Come l’elettrone del principio di Heisenberg sfugge ad ogni tentativo di
localizzazione. Da un punto di vista probabilistico gli si attribuiscono in
corsa tre e solo tre posizioni: primo in discesa, primo o ultimo in salita.
Cucinotta.
Col suo esordio si raddoppiano le quote rosa e i garruli trastulli. Nella lotta
per il titolo di fin de course ha
garantito un posto sul podio.
Malucchi
W.
Di lui si sa solo che è stato inviato e raccomandato dal lavativo figlio
Malucchi G. Il manoscritto riporta come sua affermazione la proporzione con la
famiglia Merckx, nel senso che Eddy sta a Axel come W sta a G.
Seripa.
Torna al Tour con un bagaglio d’esperienza e di romanità. Se si stufasse di
fare il cavaliere della Cucinotta potrebbe pure pedalare decentemente.
Vezzosi.
Eletto per acclamazione supremo responsabile tecnico, non disdegna di portarsi
anche al Tour il lavoro di brugola e cavafascione. Pure lui punta con buone
ambizioni alla medaglia nel fin de course.
L’auriga
Giuseppe. Non entra nell’elenco ufficiale ma merita citazione per i gravosi
uffici di guidatore d’autobus, caricatore di biciclette e ascoltatore coatto
dei DVD di Cassani.
L’albergo
Il
19 ottobre 2010 fu presentato il percorso del Tour de France 2011 e il 20
ottobre il supremo prenotatore aveva già requisito un intero albergo di Bourg
d’Oisans. Si tratta dell’hotel Le Rocher (la roccia) noto ai villeggianti
locali anche come Le Repli (il ripiego) o Le Dernier Recours (l’ultima
spiaggia). L’ingannevole apparenza lo fa sembrare un pericolante edificio
situato ai bordi di un’amena statale davanti ad un’industriosa
concessionaria, ma al suo interno l’ambiente è confortevole e familiare con i
coniugi gestori, simili a George e Mildred, che si rivelano affabili e
servizievoli. È dotato di sette camerette affacciate sull’Avenue de la Gare e
distinte in allusione alla spaziosità non coi numeri ma con le lettere B, C, D,
E, G, M e P come Brontolo, Cucciolo, Dotto, Eolo, Gongolo, Mammolo e Pisolo. I
2,7 ciclisti per loculo sono disposti casualmente, a parte il presidente nella
più ampia G e la Bertelli nella B. Si possono scegliere camere con doccia,
accessibile con una gamba per volta, o con water sul quale si può evacuare in
posizione fetale. Il timore di una diretta proporzionalità fra il volume dei
locali e la massa delle pietanze si rivela ben presto infondato perché a cena
Mildred dimostra di poter attingere da una fornitissima dispensa. La gerla di
Rinaldi, che a scanso d’inedia era stata riempita con parmigiano, olio e
pomodori di produzione propria, rischia di diventare superflua. A fine pasto
invece della solita tavola visitata da locuste si può notare una quantità di
avanzi bastevole per un’altra tappa. Non ci si meravigli perciò che
l’omaggio serale al gelato Carpigiani sia eseguito per contratto e contro
voglia dal solo presidente e dall’ubbidiente Ulivieri.

------------------------------

* _COMPITI DA SVOLGERE_:
(a) Secondo il brano sul Tour de France 2011, in quale data fu presentato il percorso della corsa?
(b) Traduci in inglese questa frase del brano sul Tour de France 2011: "Si tratta dell’hotel Le Rocher (la roccia) noto ai villeggianti locali anche come Le Repli (il ripiego) o Le Dernier Recours (l’ultima spiaggia)."
(c) Prosegui per favore il brano sul Tour de France 2011 a partire dall'ultima frase riportata.

* _DATI FORNITI_:

------------------------------

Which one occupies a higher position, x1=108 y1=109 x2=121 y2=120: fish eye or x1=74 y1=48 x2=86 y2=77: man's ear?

------------------------------

* _RISULTATI FINALI_:
(a) Il 19 ottobre 2010.

(b) It is the Hotel Le Rocher (the rock), also known to local vacationers as Le Repli (the fallback) or Le Dernier Recours (the last resort).

(c)
Prima
tappa. Gap – Pinerolo
La
salita dell’Alpe d’Huez che un tempo era fulcro ed orgoglio delle spedizioni
al Tour, ora è declassata a mera esercitazione pomeridiana utile a dissolvere i
frettolosi Camogli autostradali e l’incontenibile torpore di nove ore
nell’autobus, cullati da recensioni di Cassani e film francesi.
A
causa di una curiosa isomeria cis-transalpina, mentre l’Empolitour va
sull’Alpe d’Huez in Francia dove andrà il Tour, il Tour va in Italia a
Pinerolo dove è andata l’Empolitour. Così, sostiene Caparrini, “siamo
pari”, ribadendo poi: “Chi vuoi che ci vada sull’Alpe d’Huez due giorni
prima della tappa”. His fretus, vale
a dire su questi bei fondamenti e soprattutto col proponimento di scalare
l’Alpe alla svelta per garantire la visione di tappa in un bar con le Orangine
in canna, Caparrini tenta di sollecitare il raduno nel piazzale della
concessionaria ma i preparativi risultano piuttosto laboriosi perché in alcune
stanze la presenza del ciclista o della sua valigia sono eventi mutualmente
esclusivi. Inoltre il posizionamento di Bitossi nella camera P non fa presagire
celerità.
Boldrini
è invece già pronto con la calcolatrice in mano. In base alla VAM
attribuitagli dal suo preparatore atletico è fiero di avere ricavato un tempo
di scalata sui 14 chilometri di 50 minuti (di poco superiore a quello che
impiegherà la maglia gialla due giorni dopo, n.d.r.). Poiché tutti lo vedono
compunto e concentrato sulla materia, nessuno osa prenderlo apertamente per il
culo, anche perché il disinteresse assoluto per il cronometro è una virtù
propria di poche anime pure come Bertelli, Cucinotta e Seripa, mentre lo stesso
Caparrini, benché non sappia cosa sia la VAM, è curioso di confrontarsi col
tempo impiegato nel 1990 quando era giovane e obeso.
Si
capisce allora il subitaneo frazionamento del gruppo presso una fatal rotatoria.
Boldrini già pedala a chiorba bassa inseguito da un drappello di volitivi,
mentre Bertelli e Rinaldi stanno già allestendo la sagra dell’erba trastulla,
manifestazione invero poco agevole da organizzare fra le rampe al nove percento.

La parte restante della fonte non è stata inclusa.